Besonders angespannt sei die Lage in den forensisch-therapeutischen Zentren. Dort fehlten Psychiaterinnen und Psychiater. Gleichzeitig nehme die Zahl psychisch kranker Menschen in Haft zu. Schwarz vertritt die Auffassung, dass einige dieser Menschen nicht in Justizanstalten untergebracht werden sollten. Eine ausreichende psychiatrische Betreuung sei unter den bestehenden Bedingungen jedoch nicht gewährleistet.

Die Entwicklung stellt den Strafvollzug vor eine doppelte Herausforderung: Einerseits müssen die Haftanstalten den laufenden Betrieb trotz fehlender Beschäftigter aufrechterhalten. Andererseits wächst der Bedarf an fachpsychiatrischer Betreuung. Nach der Darstellung von Schwarz verschärft sich damit eine Situation, in der bereits die Grundlagen für Beschäftigung, Ausbildung und Resozialisierung beeinträchtigt sind.

Die Volksanwältin fordert rasche Verbesserungen im österreichischen Strafvollzug. Dafür brauche es aus ihrer Sicht einen breiten politischen Konsens. Ihre Forderungen beziehen sich insbesondere auf eine bessere personelle Ausstattung und eine verlässliche psychiatrische Versorgung in den betroffenen Einrichtungen.

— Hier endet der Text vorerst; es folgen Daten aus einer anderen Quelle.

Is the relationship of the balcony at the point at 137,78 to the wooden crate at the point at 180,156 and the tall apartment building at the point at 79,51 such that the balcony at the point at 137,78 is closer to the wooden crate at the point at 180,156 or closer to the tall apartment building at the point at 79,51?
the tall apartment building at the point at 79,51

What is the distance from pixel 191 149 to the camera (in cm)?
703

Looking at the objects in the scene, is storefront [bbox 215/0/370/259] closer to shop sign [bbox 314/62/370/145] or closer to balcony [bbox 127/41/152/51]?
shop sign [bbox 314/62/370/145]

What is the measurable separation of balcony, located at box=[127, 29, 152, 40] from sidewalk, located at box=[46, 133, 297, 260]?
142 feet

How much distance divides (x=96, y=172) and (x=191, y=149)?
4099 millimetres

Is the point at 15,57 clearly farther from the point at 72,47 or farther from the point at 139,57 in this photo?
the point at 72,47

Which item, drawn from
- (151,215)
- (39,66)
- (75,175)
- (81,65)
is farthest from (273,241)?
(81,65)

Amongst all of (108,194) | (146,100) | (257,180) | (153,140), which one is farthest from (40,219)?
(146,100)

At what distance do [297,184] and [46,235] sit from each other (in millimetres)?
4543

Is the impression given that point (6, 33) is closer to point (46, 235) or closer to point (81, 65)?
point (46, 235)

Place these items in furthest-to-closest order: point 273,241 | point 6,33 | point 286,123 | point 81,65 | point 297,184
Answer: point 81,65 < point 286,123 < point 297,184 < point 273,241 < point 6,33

Zu möglichen vorzeitigen Entlassungen äußerte sich Schwarz vorsichtig. Aus ihren Aussagen geht nicht hervor, dass sie eine pauschale Freilassung von Inhaftierten verlangt. Vielmehr verwies sie auf die schwierige Lage und die Notwendigkeit, den Umgang mit psychisch kranken Menschen im Strafvollzug zu verbessern.

Wie die erforderlichen Änderungen konkret umgesetzt werden sollen, blieb in den vorliegenden Angaben offen. Fest steht nach der Einschätzung der Volksanwältin jedoch, dass die derzeitige personelle und psychiatrische Ausstattung den wachsenden Belastungen nicht ausreichend gerecht wird. Der österreichische Strafvollzug steht damit vor der Aufgabe, kurzfristig Verbesserungen zu erreichen und zugleich einen politischen Konsens über die weitere Entwicklung zu schaffen.